**Work required:**
Repeat only the lines between the one with "Suzuki MR WAGON 2011 8560047-6" and the end of the material below, both ends included. Omit any picture.

**The data:**
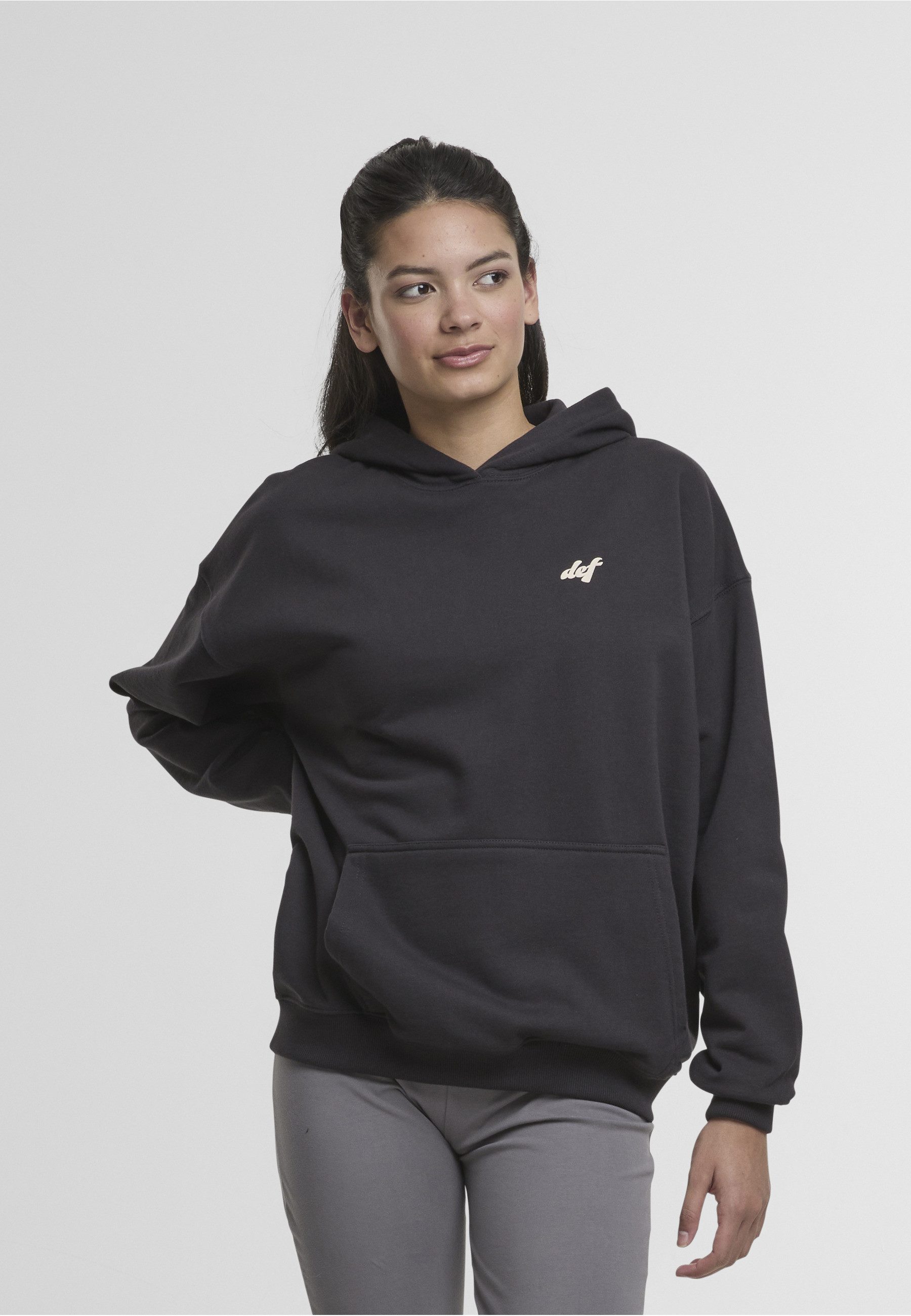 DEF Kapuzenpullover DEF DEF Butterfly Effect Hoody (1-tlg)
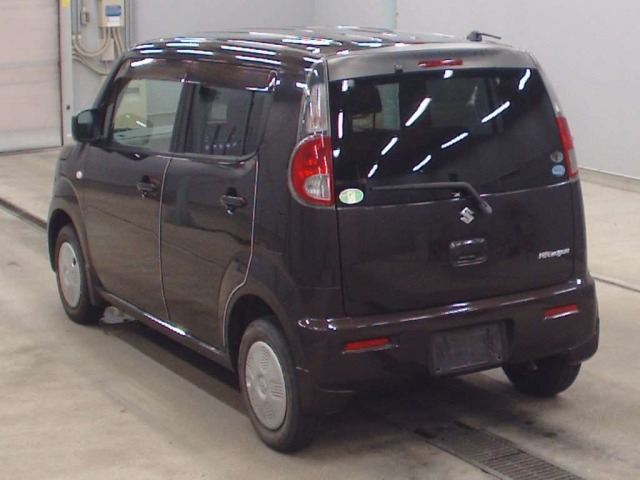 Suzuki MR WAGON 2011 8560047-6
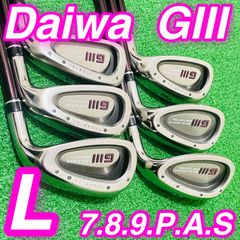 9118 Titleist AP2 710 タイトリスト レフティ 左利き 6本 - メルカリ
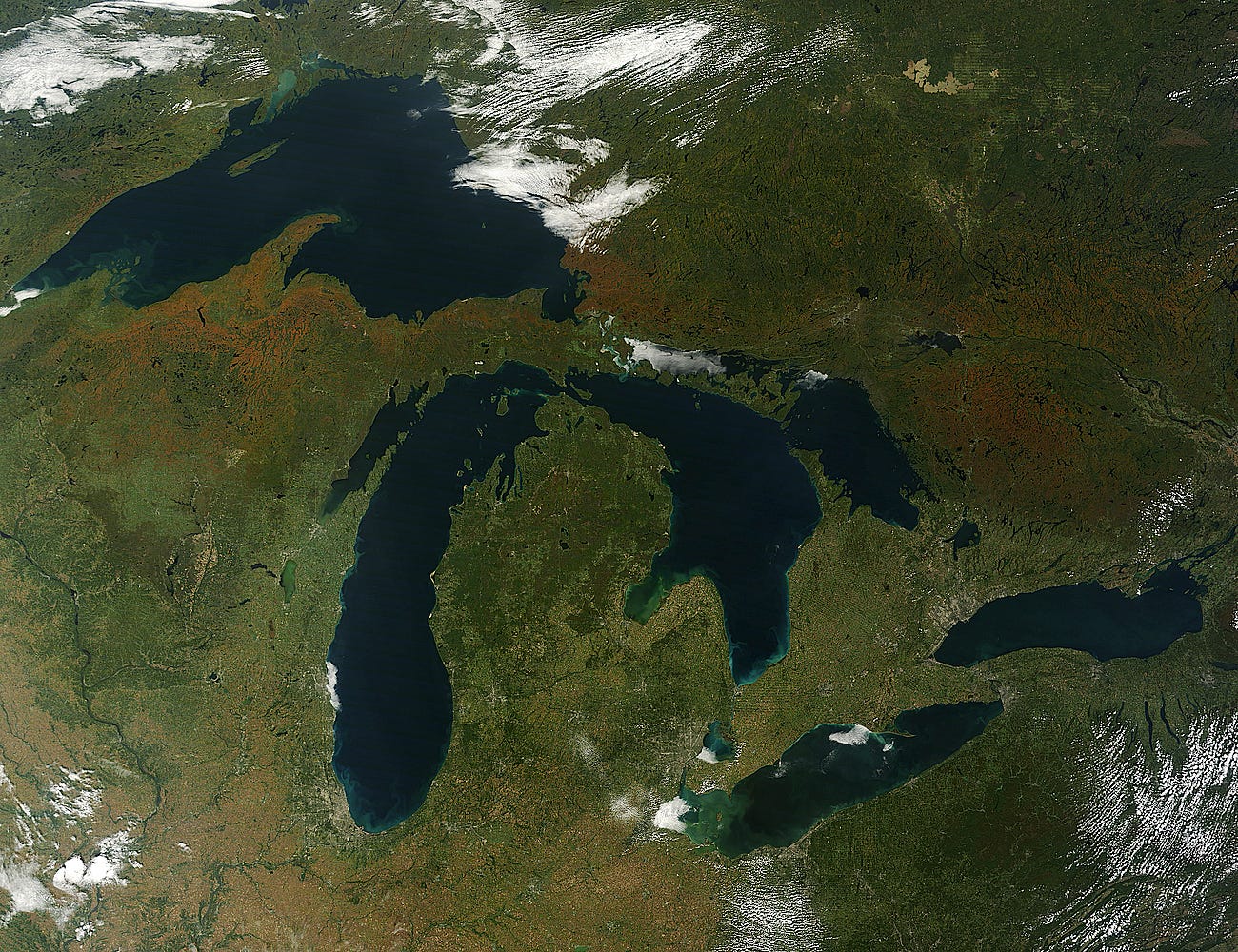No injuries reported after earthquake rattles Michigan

**Task answer:**
 Suzuki MR WAGON 2011 8560047-6
 9118 Titleist AP2 710 タイトリスト レフティ 左利き 6本 - メルカリ
No injuries reported after earthquake rattles Michigan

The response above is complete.